Retype each of the lines below word for word, leaving out the pictures.

Content starts

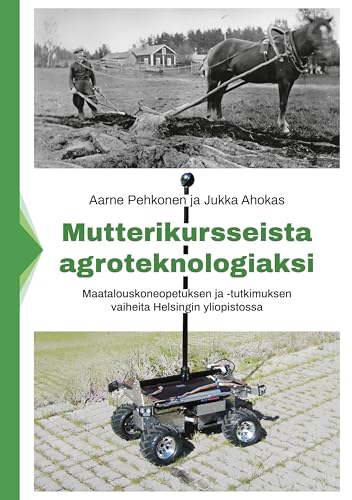 Mutterikursseista agroteknologiaksi: Maatalouskoneopetuksen ja -tutkimuksen vaiheita Helsingin yliopistossa Mutterikursseista agroteknologiaksi: Maatalouskoneopetuksen ja -tutkimuksen vaiheita Helsingin yliopistossa von BoD – Books on Demand – Finnland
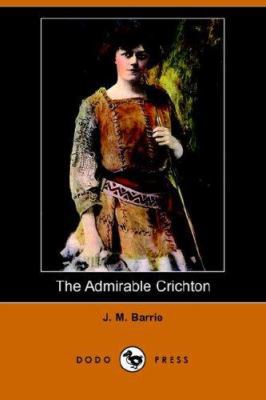 The Admirable Crichton (Dodo Press) 1406509418 Book Cover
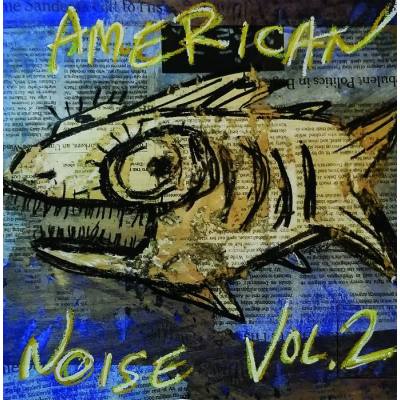 American Noise Vol. 2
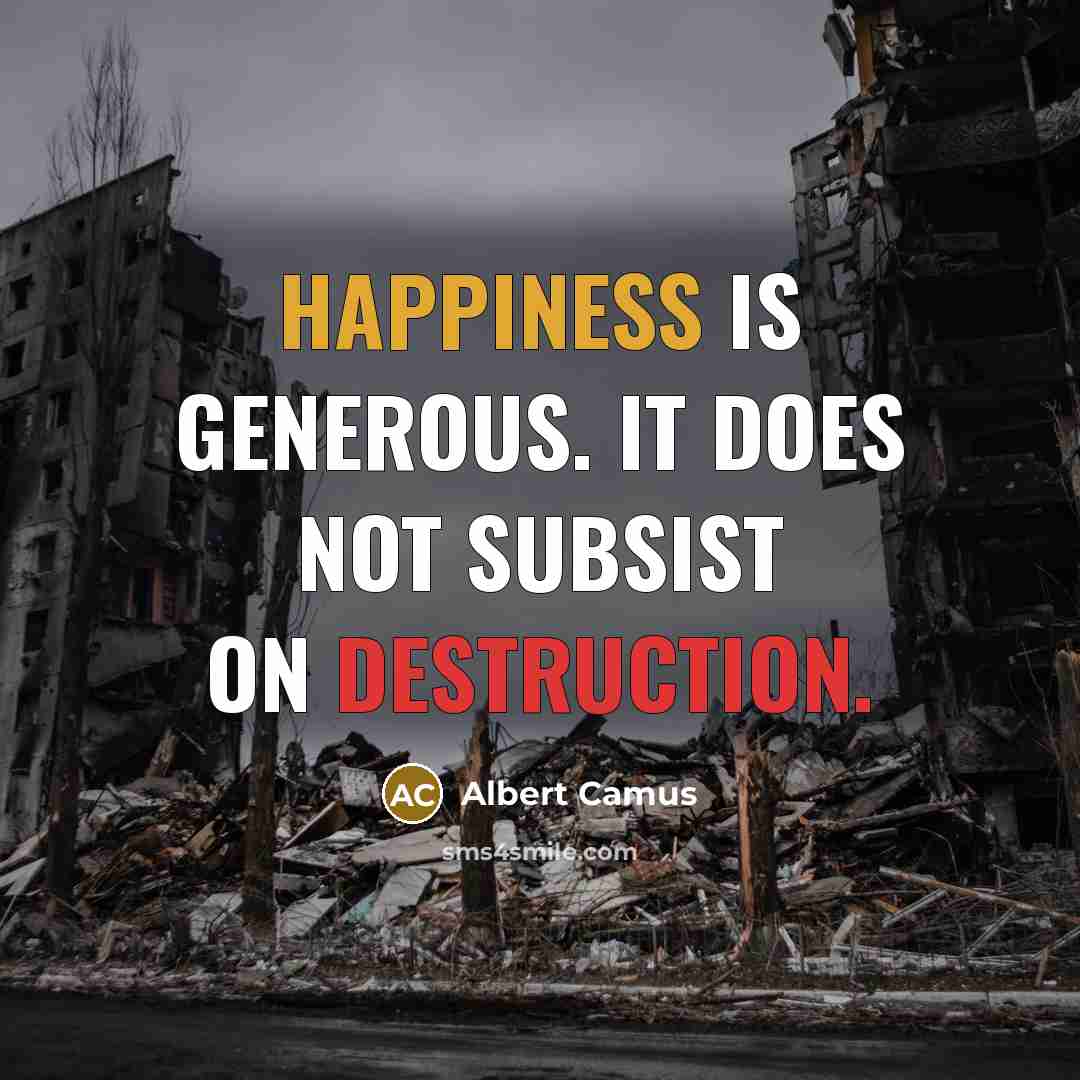 “Happiness is generous. It does not subsist on destruction.” quote by Albert Camus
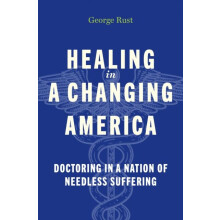 Healing in a Changing America by George Rust Hardcover Book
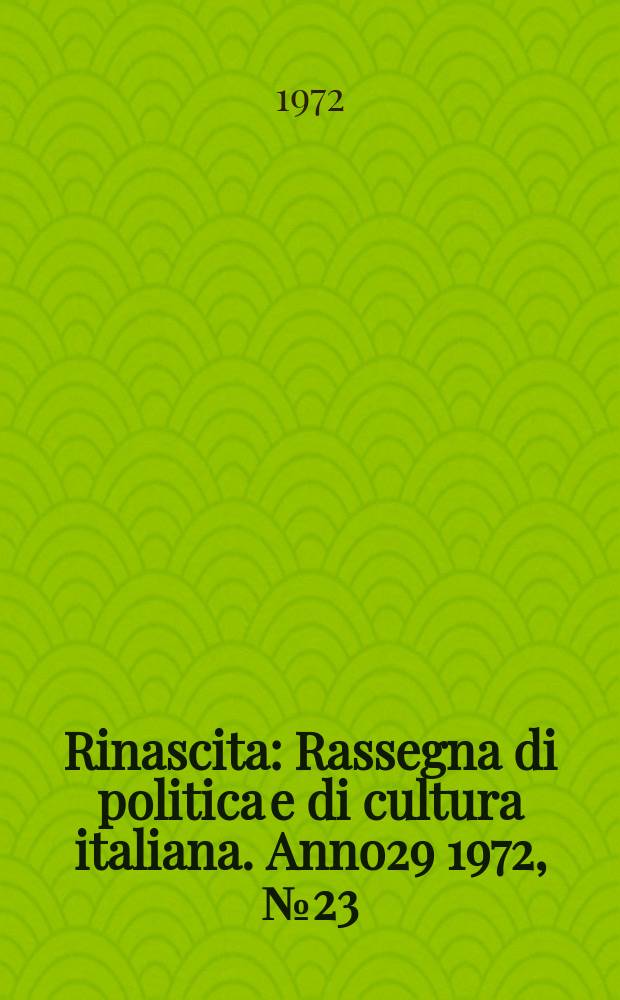 Rinascita : Rassegna di politica e di cultura italiana. Anno29 1972, №23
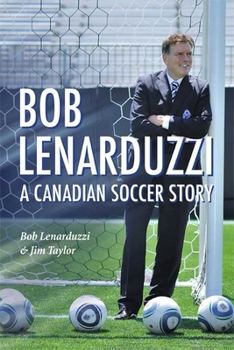 Hardcover Bob Lenarduzzi: A Canadian Soccer Story Book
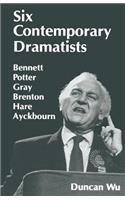 Six Contemporary Dramatists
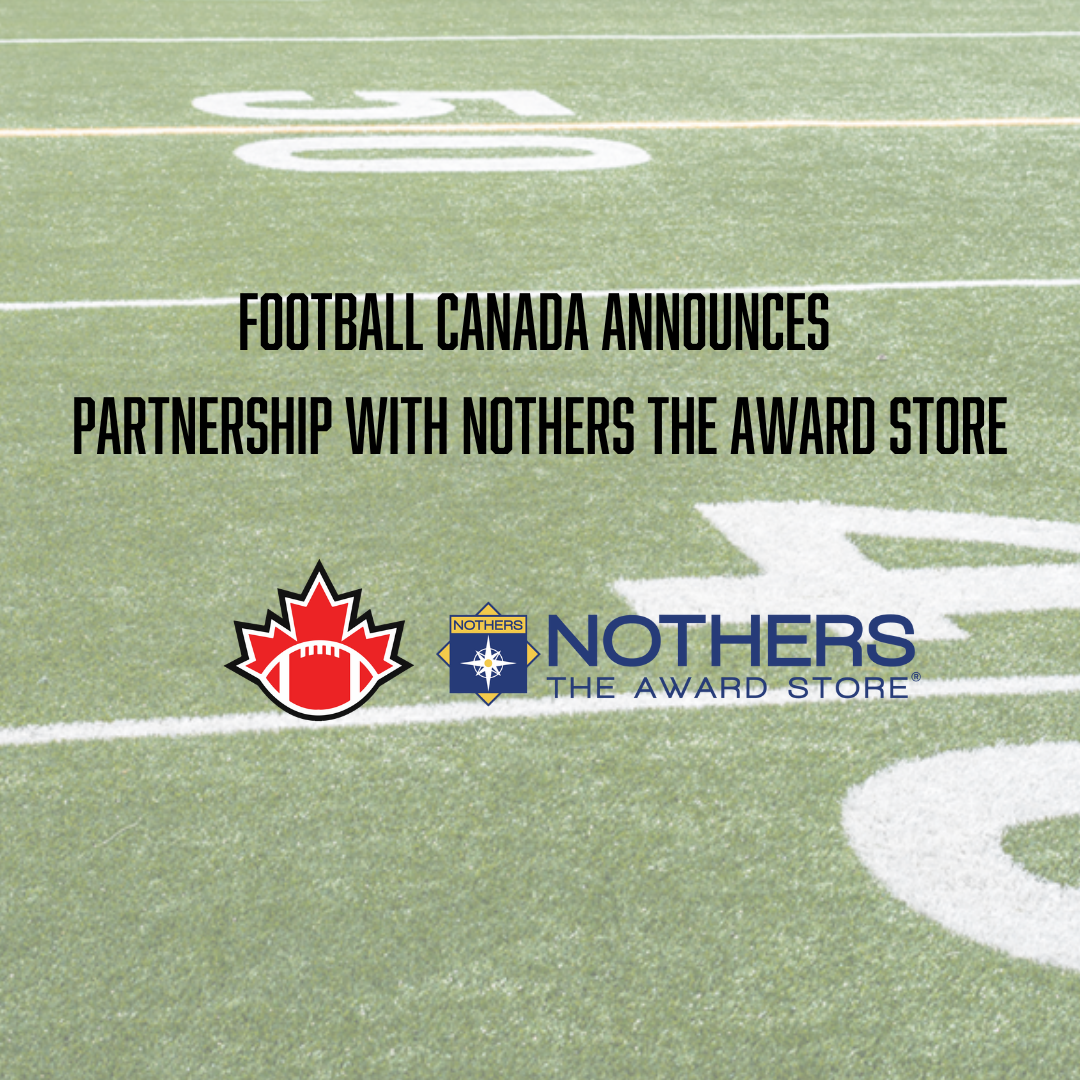 Nothers The Award Store Announces New Partnership with Football Canada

Content ends

_Answer box_.
 Mutterikursseista agroteknologiaksi: Maatalouskoneopetuksen ja -tutkimuksen vaiheita Helsingin yliopistossa Mutterikursseista agroteknologiaksi: Maatalouskoneopetuksen ja -tutkimuksen vaiheita Helsingin yliopistossa von BoD – Books on Demand – Finnland
 The Admirable Crichton (Dodo Press) 1406509418 Book Cover
 American Noise Vol. 2
 “Happiness is generous. It does not subsist on destruction.” quote by Albert Camus
 Healing in a Changing America by George Rust Hardcover Book
 Rinascita : Rassegna di politica e di cultura italiana. Anno29 1972, №23
 Hardcover Bob Lenarduzzi: A Canadian Soccer Story Book
 Six Contemporary Dramatists
 Nothers The Award Store Announces New Partnership with Football Canada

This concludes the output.